By Elida Moreno
PANAMA CITY (Reuters) – The Panama Canal expects to maintain restrictions on daily vessel transit and maximum draft for at least 10 more months amid a prolonged drought that has lowered the water level, an official from the waterway said on Thursday.
The canal’s authority earlier this year began imposing restrictions, causing a backlog of vessels waiting to pass. The curbs have forced vessel owners to lighten cargoes or shift to alternate routes as freight costs increase for some routes.
The extension of the restrictions would give the canal room for preserving water before the next rainy season arrives, but could create a larger bottleneck of ships if they do not reserve ahead of passage.

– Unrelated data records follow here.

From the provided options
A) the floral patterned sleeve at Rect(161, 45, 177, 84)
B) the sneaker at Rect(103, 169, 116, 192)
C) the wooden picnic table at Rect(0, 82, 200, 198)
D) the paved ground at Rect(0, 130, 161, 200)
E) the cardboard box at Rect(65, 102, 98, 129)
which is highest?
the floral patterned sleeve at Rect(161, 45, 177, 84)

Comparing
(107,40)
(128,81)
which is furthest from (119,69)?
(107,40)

“We are currently seeing an increase in arrivals. It is peak season as December is approaching, so merchandise for Christmas is moving quickly,” the canal’s deputy administrator, Ilya Espino, said in an interview.
Espino recommended vessel owners reserve slots ahead of time to avoid delays, and said some ships – especially bulk carriers and vessels carrying coal – have diverted from the waterway because they do not have priority to pass, as container ship do.

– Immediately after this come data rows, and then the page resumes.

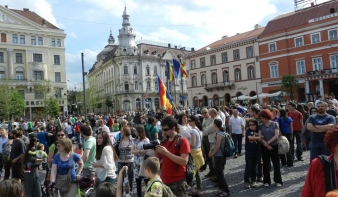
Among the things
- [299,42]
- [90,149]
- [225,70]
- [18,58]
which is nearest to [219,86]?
[225,70]

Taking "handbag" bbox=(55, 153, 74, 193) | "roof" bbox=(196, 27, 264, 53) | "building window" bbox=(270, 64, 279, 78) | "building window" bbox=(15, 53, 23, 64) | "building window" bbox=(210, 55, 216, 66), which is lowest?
"handbag" bbox=(55, 153, 74, 193)

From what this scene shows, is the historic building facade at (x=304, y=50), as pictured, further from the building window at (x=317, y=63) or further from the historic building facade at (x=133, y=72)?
the historic building facade at (x=133, y=72)

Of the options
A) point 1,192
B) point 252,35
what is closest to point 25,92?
point 252,35

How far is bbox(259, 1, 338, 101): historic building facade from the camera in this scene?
40625 millimetres

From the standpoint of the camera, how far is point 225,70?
182 ft

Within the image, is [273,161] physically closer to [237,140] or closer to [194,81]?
[237,140]

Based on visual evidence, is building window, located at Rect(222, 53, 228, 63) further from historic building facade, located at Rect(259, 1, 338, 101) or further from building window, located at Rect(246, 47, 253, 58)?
historic building facade, located at Rect(259, 1, 338, 101)

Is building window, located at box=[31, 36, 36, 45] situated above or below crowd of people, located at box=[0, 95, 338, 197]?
above

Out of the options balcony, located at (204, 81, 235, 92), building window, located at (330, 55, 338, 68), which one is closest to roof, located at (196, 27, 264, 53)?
balcony, located at (204, 81, 235, 92)

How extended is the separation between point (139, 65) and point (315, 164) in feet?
262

In a move to ease a bottleneck that surpassed 160 vessels earlier this month, the canal’s authority recently opened two more passage slots per day for non-booked ships.
The backlog has decreased since to 115 ships on Thursday, according to official data.
Canal operators are on a tightrope as they work to manage maritime trade disruptions and prepare for what is shaping up to be an even drier period next year. In Panama, a naturally occurring El Nino climate pattern associated with warmer-than-usual water in the Pacific Ocean is contributing to the drought.